Streamlining a database migration project

Streamlining a database migration project

Nov 6, 2014

 

Upgrading to a new database is a challenging task, one that many businesses may delay for too long because of the risk and time involved.

There will come a day, however, when an older database version becomes redundant and the provider withdraws support for the product. At this point, a database migration becomes unavoidable.

A number of problems can arise during a database migration, many of which could create significant issues for a company's operational capacity.

For example, traditionally, the process will require a scheduled outage. This means the company database will be unavailable while the migration takes place.

The larger the database, the longer the downtime involved. Unfortunately, it is typically the organizations with the biggest databases that can't afford their systems to be unavailable, even for a short period of time.

Delays and project complications could cause further problems, eventually leading to revenue losses, overburdened staff and unhappy clients and customers.

How real-time replication technology works

Oracle database users hoping for a seamless migration experience may find that real-time replication software can considerably ease the process.

The key benefit is there is virtually zero downtime, making it an ideal solution for businesses that must have access to mission-critical systems 24 hours a day, seven days a week.

While a traditional migration involves stopping any application processing by the legacy database before making the switch, Oracle replication technology performs the change in stages.

First, the software briefly locks the original database to record its status.
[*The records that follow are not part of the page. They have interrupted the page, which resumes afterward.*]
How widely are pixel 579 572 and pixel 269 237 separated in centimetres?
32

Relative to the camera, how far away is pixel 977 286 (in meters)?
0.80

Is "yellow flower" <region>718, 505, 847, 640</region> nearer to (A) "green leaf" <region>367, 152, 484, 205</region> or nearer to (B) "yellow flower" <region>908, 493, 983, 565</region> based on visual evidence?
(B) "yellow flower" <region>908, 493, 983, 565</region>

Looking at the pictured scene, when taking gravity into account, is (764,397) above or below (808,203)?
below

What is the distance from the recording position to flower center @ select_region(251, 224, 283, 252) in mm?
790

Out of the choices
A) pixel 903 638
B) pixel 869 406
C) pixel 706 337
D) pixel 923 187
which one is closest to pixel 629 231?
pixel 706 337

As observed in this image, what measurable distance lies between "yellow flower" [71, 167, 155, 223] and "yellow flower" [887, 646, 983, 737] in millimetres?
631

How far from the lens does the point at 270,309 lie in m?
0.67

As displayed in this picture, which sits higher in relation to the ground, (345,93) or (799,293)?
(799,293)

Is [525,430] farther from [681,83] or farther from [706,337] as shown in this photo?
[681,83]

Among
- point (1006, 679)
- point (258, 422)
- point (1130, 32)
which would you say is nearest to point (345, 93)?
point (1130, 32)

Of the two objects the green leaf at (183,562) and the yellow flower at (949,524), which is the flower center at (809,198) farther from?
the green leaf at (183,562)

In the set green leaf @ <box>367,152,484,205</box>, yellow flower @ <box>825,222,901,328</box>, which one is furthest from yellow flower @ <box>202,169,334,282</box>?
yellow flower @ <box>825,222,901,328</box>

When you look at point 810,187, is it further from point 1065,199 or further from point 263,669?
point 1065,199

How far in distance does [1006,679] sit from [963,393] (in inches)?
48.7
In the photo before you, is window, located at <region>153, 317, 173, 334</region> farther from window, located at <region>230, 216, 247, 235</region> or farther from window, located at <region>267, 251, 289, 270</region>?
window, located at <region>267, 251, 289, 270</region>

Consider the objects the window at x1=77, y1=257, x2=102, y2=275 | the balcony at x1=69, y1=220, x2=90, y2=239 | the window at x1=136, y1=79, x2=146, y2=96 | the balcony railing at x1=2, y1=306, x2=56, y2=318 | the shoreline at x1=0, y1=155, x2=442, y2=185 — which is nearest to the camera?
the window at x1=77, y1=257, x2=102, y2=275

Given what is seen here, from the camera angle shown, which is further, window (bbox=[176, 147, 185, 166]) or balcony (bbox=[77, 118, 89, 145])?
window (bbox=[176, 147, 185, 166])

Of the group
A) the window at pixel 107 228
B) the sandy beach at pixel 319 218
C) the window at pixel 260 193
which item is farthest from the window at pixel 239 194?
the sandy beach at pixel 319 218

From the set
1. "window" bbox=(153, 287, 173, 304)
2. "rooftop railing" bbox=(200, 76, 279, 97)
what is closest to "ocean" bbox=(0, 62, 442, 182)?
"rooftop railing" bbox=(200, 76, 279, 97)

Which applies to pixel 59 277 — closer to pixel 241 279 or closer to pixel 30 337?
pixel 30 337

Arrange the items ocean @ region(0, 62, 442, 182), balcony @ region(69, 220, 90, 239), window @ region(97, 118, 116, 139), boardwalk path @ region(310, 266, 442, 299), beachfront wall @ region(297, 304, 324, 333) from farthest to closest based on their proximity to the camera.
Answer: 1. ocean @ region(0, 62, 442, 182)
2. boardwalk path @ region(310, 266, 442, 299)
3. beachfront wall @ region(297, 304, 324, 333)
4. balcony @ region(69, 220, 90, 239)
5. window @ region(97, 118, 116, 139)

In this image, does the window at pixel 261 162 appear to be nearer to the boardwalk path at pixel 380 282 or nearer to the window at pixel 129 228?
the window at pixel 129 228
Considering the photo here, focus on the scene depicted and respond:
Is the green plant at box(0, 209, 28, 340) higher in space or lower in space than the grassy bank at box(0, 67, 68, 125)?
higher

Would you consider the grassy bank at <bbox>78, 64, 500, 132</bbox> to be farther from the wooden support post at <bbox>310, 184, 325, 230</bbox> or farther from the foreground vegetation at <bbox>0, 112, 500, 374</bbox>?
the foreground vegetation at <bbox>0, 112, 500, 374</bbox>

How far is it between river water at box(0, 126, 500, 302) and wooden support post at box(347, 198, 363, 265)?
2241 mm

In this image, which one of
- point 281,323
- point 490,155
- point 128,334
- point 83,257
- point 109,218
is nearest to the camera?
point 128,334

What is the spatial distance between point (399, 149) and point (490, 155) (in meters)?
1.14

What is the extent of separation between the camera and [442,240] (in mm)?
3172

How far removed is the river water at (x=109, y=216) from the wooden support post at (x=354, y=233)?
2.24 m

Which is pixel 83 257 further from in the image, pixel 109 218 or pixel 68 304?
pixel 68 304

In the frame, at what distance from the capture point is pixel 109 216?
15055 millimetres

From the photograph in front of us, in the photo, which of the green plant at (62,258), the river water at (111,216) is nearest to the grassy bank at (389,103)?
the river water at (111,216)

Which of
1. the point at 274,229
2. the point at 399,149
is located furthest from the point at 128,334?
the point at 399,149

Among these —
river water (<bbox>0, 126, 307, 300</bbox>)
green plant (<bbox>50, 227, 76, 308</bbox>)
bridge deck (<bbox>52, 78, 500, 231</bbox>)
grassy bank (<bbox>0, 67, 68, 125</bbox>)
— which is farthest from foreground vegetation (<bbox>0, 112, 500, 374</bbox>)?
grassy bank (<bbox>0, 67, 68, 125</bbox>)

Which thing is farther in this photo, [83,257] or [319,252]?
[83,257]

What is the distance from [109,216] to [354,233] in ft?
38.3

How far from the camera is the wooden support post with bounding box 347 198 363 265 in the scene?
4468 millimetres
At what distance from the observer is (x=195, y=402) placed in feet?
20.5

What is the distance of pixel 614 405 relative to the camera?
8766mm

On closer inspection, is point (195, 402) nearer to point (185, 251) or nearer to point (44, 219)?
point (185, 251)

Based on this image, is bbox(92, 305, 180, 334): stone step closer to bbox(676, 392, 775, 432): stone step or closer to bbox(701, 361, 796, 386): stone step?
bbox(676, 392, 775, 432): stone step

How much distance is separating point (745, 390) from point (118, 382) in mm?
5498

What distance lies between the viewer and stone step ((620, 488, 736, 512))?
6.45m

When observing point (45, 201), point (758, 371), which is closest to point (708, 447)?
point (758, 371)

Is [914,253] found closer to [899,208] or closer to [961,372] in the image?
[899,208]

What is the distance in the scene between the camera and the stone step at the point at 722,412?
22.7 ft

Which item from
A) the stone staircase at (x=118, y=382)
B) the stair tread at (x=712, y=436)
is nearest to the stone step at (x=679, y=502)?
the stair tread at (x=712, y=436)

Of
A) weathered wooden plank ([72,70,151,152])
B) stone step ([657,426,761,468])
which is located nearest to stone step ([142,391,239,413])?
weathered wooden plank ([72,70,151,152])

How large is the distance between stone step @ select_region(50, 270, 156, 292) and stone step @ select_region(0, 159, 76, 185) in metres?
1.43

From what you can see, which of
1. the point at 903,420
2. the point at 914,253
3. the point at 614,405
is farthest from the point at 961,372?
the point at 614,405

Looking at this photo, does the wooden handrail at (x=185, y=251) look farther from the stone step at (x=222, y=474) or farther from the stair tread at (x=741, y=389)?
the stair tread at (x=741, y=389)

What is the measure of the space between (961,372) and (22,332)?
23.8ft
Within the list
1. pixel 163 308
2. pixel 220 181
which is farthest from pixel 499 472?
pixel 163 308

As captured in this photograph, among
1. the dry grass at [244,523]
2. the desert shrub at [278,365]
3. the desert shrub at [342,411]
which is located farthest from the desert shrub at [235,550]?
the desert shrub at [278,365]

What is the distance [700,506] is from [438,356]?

Essential processes and applications can then continue running uninterrupted while the database content is migrated up to the point at which the database was locked.

Data replication then applies incremental updates to the new database based on changes made to the legacy version since the recorded point. Any further changes will also be carried across in real-time.

Making the switch

Once the business is ready to switch to the new database, the software can establish the secondary version as the new production data repository.

However, it is possible to reverse the flow of updates so that any changes made to the replacement database are similarly applied to the legacy system.

This is essential in case businesses need to revert back to the older version without data loss, which may be necessary if problems arise in the new database.

Organizations can save significant time and money with this feature, as the traditional approach would require the recreation of the full database from scratch - leading to more scheduled outages and lost revenues.

Aside from database migrations, real-time replication software can also offer offload reporting functions, enabling companies to create and manage dedicated environments for this purpose.

These allow teams to perform ad-hoc and scheduled reporting without overburdening the main production database and slowing down online or transactional systems.